» **EXERCICE PROPOSÉ 1**:
Comptez les lignes ci-dessous qui contiennent le mot « steel », en tenant compte de la casse, et indiquez uniquement ce nombre.

» **EXTRAIT SOURCE**:
****

Un camouflet pour Macron

Sylvie Goulard en 2017
(Photo AFP)

Candidate au poste de commissaire européenne à l’Économie, Sylvie Goulard a été recalée par 82 voix contre 29, sur un total des deux commissions parlementaires de 112 eurodéputés. C’est un affront direct à Emmanuel Macron qui avait donné un choix entre trois candidats français à Ursula von der Leyen, présidente de la Commission. La fureur du président de la République n’a d’égale que sa perplexité.

LA PERSONNALITÉ de Mme Goulard, qui vient du MoDem, n’est pas vraiment en cause. C’est une femme très compétente dotée d’un sens élevé de ses obligations éthiques. Nommée ministre de la Défense en juin 2017, elle a démissionné dès qu’elle a su que la justice s’était emparée de l’affaire des emplois fictifs au Parlement européen, entraînant aussitôt celle de François Bayrou et de Marielle de Sarnez. Pourquoi le chef de l’État a-t-il pensé que, si Mme Goulard ne pouvait pas devenir ministre, elle pouvait être commissaire européenne ? La question ne serait mystérieuse que si M. Macron n’avait pas proposé trois noms, dont celui de Mme Goulard, à Ursula von der Leyen, laquelle a aussitôt insisté pour que l’éphémère ministre fût notre candidate nationale. Beaucoup de personnalités dans son entourage, dont François Bayrou, l’ont pourtant averti qu’il faisait un choix aux conséquences périlleuses. En même temps, les élus européens se sont indignés de ce qu’on leur proposât comme commissaire une candidate qui ne faisait pas l’affaire comme ministre.

L’erreur d’Ursula.

Le président de la République, leader auto-proclamé de l’Union européenne (depuis qu’Angela Merkel donne des signes de faiblesse) a cru que son autorité personnelle s’imposerait aux députés européens, ce qui est toujours le cas, sauf cette fois-ci. C’est l’alliance de la gauche et de la droite plus l’extrême droite qui a eu raison de Sylvie Goulard. Mme von der Leyen ne pouvait pas savoir que les batailles politiques françaises se poursuivent maintenant à Bruxelles. Quelques élus mal intentionnés à l’égard de M. Macron ont voulu lui donner une claque. Mais ils n’auraient pas été capables de le faire si Mme Goulard n’avait des démêlés à la justice. Que la présidente de la Commission ait voulu passer l’éponge, c’est certain, mais elle ignorait le degré de haine que le président français inspire à ses diverses oppositions.

Le mal est fait.

****

» **LIGNES SOURCES**:
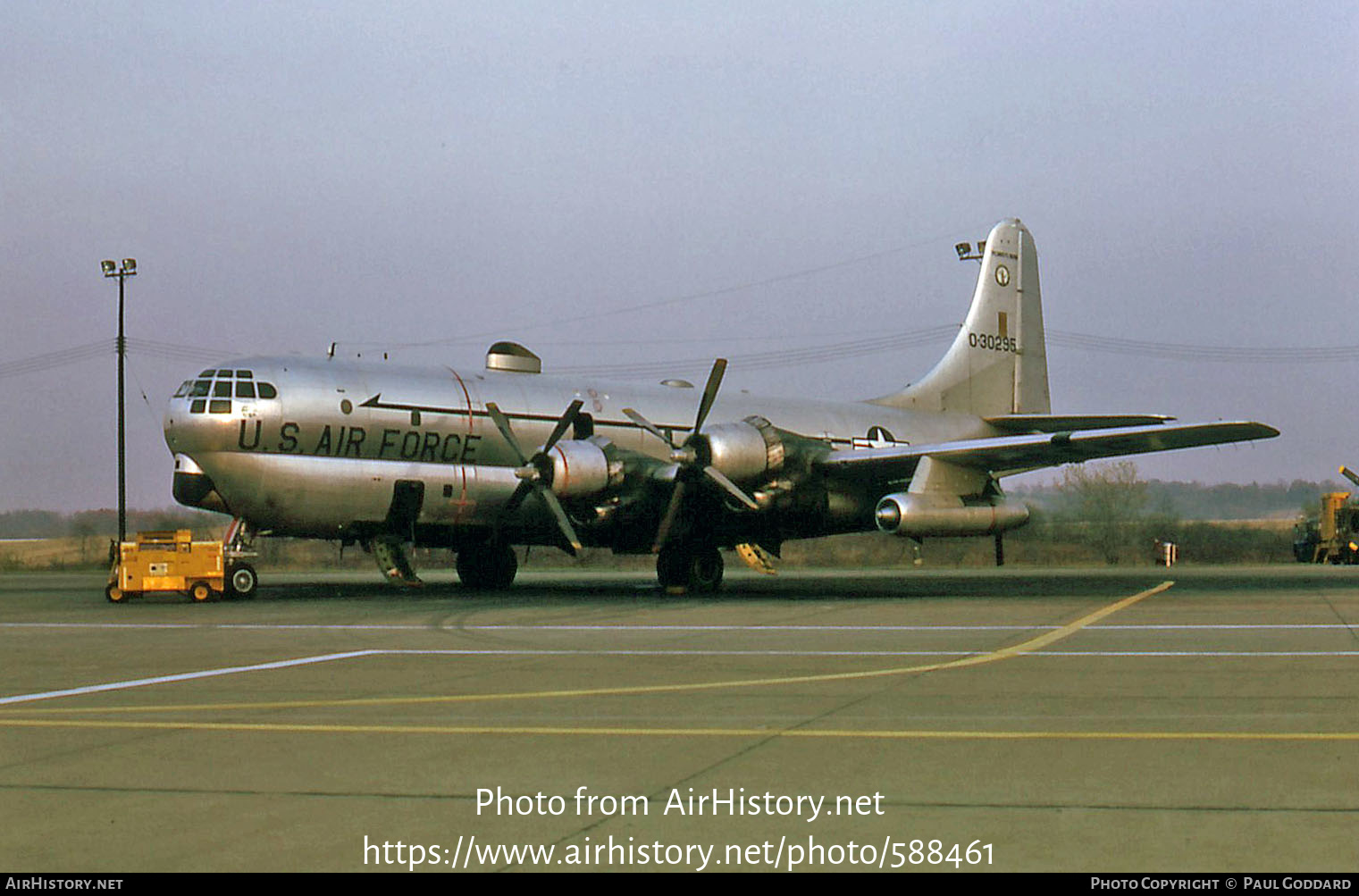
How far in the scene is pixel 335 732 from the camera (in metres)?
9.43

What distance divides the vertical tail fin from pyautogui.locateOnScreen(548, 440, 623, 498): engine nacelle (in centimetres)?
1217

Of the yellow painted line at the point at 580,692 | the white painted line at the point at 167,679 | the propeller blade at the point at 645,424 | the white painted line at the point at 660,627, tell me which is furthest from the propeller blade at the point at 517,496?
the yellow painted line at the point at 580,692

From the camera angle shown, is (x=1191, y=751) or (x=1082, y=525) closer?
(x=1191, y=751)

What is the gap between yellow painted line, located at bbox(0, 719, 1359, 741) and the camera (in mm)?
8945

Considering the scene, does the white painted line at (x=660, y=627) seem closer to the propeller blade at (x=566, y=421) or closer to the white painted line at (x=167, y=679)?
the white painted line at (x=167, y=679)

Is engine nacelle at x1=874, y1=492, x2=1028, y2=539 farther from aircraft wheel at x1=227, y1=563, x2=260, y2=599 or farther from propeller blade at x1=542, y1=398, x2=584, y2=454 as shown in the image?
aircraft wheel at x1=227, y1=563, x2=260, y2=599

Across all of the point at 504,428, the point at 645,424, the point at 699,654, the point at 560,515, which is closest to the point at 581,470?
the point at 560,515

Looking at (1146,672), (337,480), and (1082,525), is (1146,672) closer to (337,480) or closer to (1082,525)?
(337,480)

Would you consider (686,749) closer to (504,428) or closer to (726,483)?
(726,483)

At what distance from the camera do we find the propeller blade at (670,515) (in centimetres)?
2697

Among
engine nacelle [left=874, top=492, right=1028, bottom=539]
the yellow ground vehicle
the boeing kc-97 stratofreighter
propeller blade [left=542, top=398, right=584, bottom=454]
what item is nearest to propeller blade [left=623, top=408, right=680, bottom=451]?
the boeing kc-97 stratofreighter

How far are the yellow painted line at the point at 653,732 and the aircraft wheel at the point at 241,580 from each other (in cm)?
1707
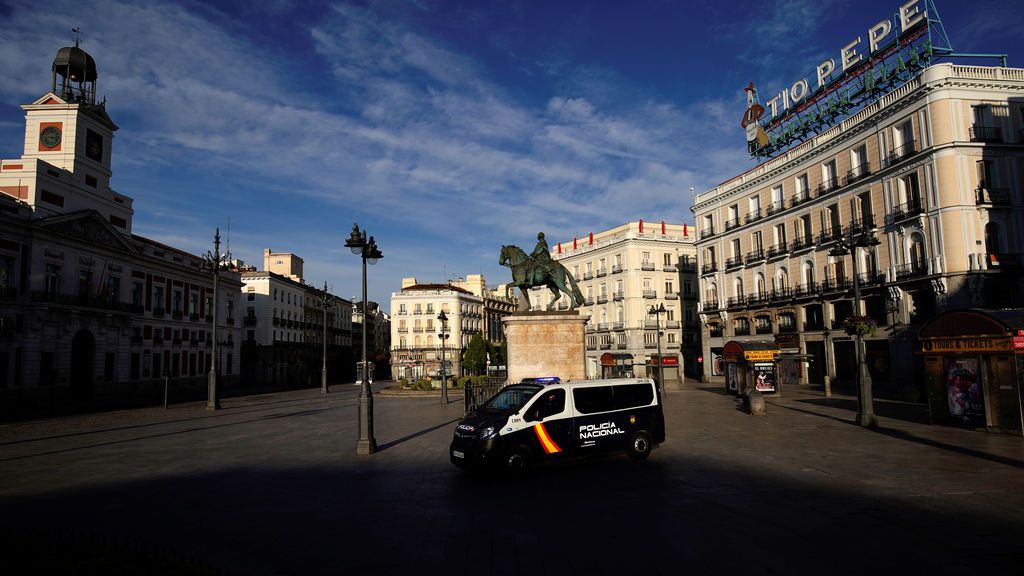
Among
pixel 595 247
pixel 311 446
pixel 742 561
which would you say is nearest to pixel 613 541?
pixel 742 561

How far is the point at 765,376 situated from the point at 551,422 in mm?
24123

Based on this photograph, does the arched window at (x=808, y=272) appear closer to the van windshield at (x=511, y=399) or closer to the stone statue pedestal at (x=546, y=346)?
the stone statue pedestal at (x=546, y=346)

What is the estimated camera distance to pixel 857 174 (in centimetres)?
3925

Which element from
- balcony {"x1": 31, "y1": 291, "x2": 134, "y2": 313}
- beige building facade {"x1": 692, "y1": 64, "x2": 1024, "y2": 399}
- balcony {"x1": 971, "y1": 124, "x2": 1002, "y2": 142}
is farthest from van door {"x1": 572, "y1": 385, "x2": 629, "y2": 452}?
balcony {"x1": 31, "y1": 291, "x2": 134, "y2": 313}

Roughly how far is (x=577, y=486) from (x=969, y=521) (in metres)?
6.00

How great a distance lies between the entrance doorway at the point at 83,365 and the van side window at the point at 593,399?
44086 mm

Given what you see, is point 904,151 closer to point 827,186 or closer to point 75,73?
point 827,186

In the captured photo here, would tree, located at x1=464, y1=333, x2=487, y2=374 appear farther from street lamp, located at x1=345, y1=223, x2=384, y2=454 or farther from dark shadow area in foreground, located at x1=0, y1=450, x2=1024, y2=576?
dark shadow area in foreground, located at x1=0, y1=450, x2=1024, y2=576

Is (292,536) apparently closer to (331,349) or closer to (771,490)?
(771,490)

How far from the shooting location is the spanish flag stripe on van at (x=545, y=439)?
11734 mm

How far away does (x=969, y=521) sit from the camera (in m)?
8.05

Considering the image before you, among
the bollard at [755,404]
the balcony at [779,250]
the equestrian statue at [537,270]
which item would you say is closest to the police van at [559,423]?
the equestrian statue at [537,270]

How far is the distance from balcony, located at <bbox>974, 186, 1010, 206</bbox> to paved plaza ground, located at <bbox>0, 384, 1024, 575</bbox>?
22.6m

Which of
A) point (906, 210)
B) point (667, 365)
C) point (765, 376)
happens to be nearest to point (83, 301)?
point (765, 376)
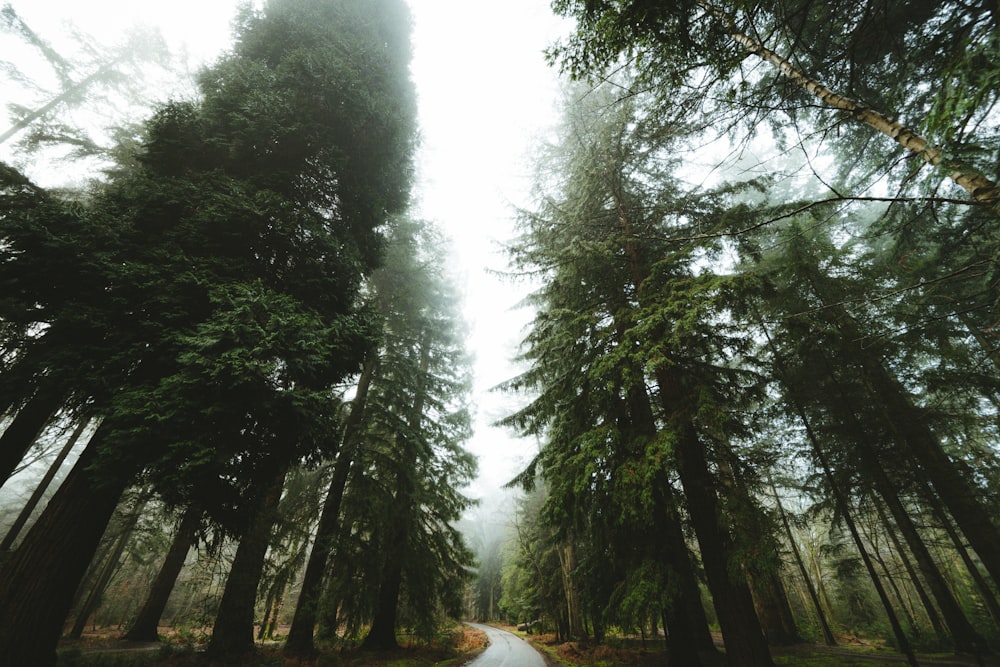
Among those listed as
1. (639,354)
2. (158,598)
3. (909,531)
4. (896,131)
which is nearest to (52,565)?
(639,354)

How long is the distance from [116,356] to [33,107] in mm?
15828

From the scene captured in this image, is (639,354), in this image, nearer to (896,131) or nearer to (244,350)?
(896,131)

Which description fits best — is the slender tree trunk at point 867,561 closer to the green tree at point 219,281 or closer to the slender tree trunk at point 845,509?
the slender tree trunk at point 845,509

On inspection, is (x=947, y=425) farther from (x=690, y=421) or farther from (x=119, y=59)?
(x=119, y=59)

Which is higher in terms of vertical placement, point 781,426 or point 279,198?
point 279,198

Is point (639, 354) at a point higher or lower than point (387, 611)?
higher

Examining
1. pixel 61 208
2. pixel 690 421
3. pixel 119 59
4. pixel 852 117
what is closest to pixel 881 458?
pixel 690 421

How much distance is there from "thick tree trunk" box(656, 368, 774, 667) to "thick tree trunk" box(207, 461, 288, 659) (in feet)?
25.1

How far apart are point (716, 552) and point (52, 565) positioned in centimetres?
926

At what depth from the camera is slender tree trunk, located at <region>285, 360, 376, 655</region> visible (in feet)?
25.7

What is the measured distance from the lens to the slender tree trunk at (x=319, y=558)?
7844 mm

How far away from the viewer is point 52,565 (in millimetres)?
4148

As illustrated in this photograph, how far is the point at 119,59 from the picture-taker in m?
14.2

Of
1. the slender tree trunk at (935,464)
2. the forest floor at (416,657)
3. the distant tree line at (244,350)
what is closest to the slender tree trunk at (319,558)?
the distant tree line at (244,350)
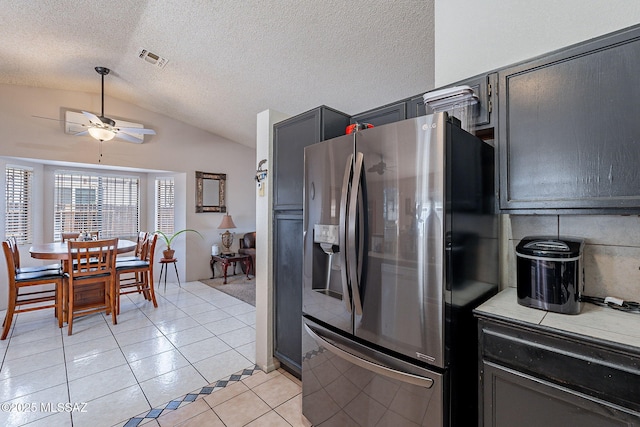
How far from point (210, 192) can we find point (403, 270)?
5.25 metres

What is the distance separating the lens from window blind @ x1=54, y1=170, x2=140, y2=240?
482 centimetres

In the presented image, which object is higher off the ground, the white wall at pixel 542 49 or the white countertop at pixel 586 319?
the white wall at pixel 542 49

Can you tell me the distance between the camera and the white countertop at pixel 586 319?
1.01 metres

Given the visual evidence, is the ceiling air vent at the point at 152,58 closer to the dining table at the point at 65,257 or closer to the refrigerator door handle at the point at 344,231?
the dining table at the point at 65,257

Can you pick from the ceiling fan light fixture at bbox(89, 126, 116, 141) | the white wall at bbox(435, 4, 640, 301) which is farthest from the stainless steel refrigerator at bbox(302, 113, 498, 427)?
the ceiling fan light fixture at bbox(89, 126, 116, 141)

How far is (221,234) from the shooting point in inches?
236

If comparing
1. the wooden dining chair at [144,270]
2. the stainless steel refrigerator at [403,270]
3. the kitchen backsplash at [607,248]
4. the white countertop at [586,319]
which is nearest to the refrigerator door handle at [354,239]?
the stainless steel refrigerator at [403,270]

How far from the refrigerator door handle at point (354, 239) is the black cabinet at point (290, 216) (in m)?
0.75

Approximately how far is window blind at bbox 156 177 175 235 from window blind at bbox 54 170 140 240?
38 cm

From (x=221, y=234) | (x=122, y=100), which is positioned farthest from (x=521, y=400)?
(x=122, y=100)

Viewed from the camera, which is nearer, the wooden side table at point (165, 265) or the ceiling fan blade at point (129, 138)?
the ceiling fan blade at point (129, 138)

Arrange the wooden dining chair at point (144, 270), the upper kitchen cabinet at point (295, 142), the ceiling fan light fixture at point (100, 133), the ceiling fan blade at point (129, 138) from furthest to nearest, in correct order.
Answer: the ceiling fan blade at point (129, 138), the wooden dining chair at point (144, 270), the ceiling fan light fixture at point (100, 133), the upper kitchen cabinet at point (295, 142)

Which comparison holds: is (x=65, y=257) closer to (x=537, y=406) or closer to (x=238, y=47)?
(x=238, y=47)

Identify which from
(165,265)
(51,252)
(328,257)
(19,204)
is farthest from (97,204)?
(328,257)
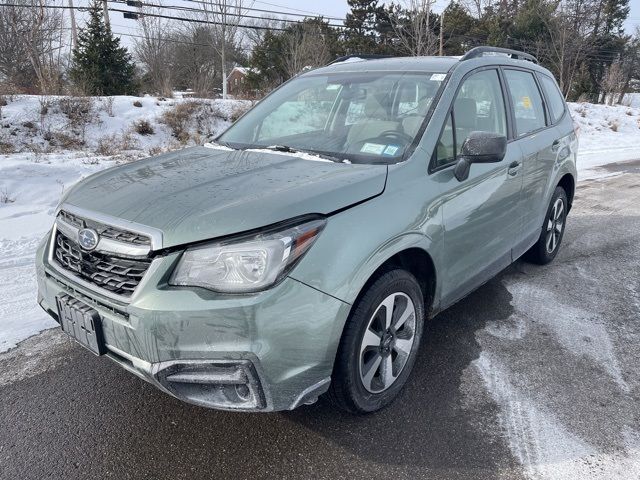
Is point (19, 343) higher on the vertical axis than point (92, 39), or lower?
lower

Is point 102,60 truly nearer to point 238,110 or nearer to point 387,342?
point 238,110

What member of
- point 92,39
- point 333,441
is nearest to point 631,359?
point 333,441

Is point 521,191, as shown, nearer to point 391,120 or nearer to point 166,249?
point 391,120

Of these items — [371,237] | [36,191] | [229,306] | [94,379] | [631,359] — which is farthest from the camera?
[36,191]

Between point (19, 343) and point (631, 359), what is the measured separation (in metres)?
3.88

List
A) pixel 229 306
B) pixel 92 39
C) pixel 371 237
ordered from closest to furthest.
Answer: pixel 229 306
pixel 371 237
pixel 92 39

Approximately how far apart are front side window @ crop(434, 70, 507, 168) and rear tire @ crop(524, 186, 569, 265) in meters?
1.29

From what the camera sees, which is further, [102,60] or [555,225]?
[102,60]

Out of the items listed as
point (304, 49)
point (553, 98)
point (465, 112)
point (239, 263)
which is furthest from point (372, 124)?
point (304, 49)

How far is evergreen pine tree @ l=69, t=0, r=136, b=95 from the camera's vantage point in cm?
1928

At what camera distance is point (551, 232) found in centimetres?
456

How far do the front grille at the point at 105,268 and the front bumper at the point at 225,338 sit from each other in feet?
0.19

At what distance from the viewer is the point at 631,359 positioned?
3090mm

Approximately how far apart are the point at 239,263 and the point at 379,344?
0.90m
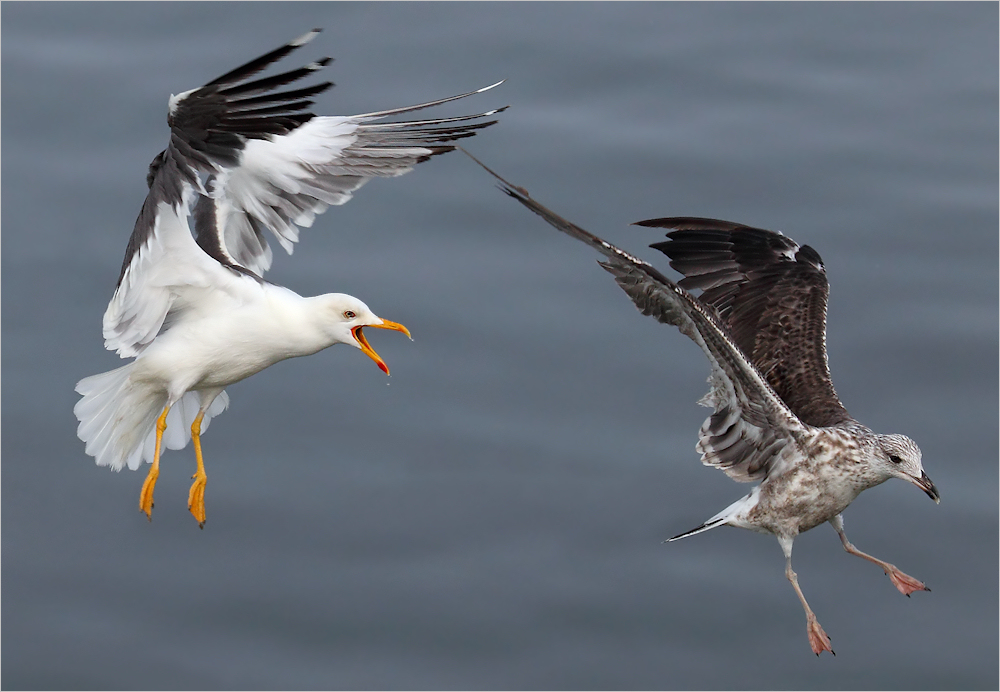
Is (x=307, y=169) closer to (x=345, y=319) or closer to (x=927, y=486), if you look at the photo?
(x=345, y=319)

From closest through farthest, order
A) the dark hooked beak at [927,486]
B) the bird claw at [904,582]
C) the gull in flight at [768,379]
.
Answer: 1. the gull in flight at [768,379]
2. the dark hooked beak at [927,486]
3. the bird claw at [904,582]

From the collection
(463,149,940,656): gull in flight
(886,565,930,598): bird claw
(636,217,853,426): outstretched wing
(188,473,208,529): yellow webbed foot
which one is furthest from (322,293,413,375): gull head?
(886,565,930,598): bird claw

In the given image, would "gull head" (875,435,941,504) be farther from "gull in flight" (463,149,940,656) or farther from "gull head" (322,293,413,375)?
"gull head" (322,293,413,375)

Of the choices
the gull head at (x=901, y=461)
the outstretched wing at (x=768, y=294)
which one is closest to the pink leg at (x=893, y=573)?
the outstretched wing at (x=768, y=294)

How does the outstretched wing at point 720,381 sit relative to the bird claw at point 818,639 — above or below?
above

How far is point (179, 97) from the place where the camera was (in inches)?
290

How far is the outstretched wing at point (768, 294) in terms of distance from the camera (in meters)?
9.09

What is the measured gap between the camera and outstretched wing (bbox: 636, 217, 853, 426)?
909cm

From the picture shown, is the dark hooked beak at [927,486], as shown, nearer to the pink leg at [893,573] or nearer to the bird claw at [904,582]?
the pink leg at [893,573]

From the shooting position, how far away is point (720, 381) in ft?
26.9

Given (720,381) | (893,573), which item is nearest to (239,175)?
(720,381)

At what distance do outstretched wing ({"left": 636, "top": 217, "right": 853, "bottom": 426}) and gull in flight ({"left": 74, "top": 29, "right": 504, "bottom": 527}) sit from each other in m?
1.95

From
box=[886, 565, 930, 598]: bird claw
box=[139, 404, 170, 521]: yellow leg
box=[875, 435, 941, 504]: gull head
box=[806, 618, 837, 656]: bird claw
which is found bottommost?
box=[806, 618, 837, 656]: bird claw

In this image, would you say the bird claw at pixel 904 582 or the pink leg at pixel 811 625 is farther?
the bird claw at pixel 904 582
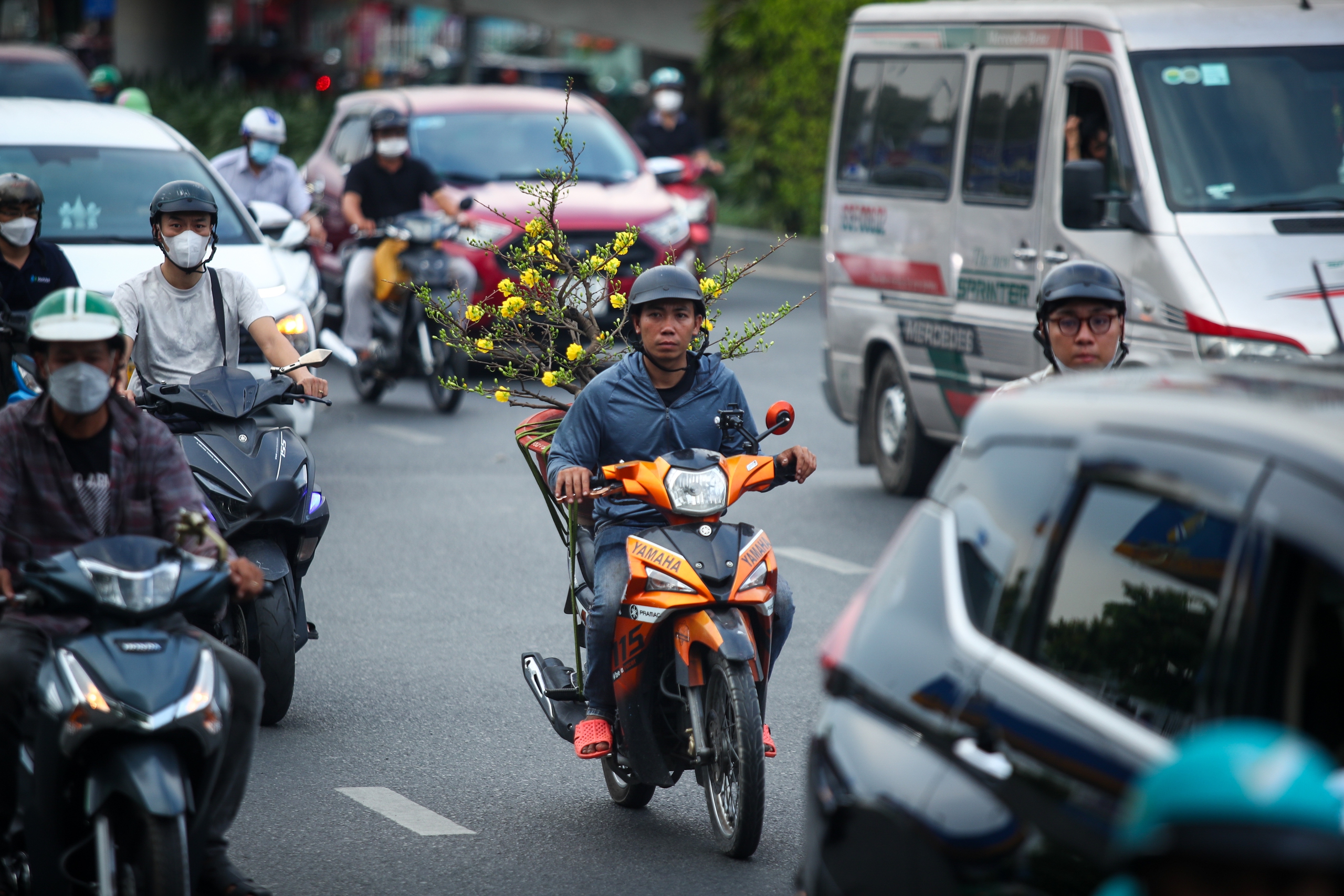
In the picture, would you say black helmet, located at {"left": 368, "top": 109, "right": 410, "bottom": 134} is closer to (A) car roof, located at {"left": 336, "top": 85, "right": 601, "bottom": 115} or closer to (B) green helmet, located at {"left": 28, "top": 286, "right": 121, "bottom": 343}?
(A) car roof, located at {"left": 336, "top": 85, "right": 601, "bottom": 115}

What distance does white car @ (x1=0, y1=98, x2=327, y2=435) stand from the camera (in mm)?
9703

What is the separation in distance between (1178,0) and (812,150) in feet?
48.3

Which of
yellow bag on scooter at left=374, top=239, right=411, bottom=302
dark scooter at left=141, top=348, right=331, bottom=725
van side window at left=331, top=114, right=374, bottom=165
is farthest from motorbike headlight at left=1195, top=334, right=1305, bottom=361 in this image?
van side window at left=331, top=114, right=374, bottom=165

****

» **EXERCICE PROPOSÉ 2**:
D'après l'extrait source, par combien de voix Sylvie Goulard a-t-elle été recalée ?

» **BONNE RÉPONSE 1**:
3

» **BONNE RÉPONSE 2**:
Par 82 voix contre 29.